Nothing but the pictures may be left out. Restate the rest of the entries word for word.

(Source records)
<<<<

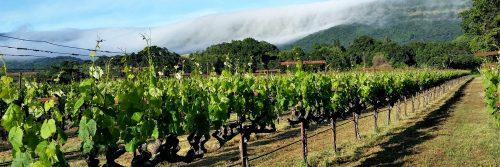 Rancho Chimiles Vineyard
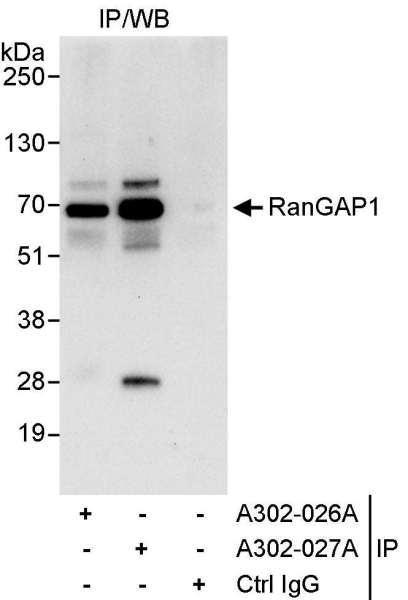 Anti-RanGAP1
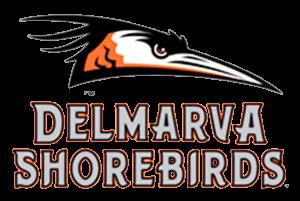 Shorebirds Movie Night Set For September 4 Sbj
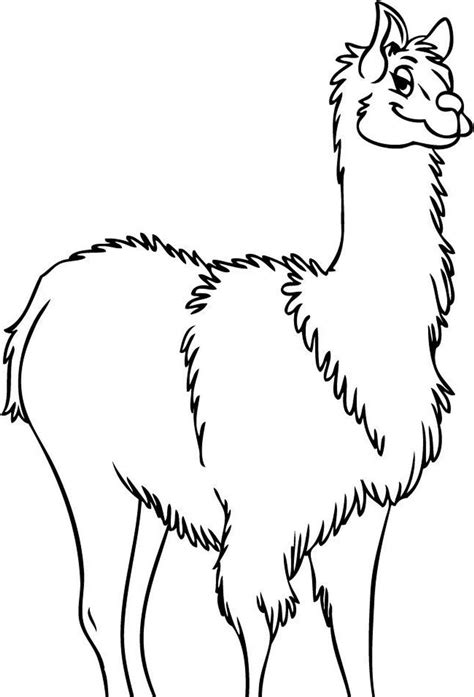 Baby Llama Coloring Pages Coloring Pages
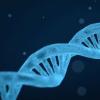 所谓的垃圾DNA隐藏有用的化合物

>>>>

● **Task result**:
 Rancho Chimiles Vineyard
 Anti-RanGAP1
 Shorebirds Movie Night Set For September 4 Sbj
 Baby Llama Coloring Pages Coloring Pages
 所谓的垃圾DNA隐藏有用的化合物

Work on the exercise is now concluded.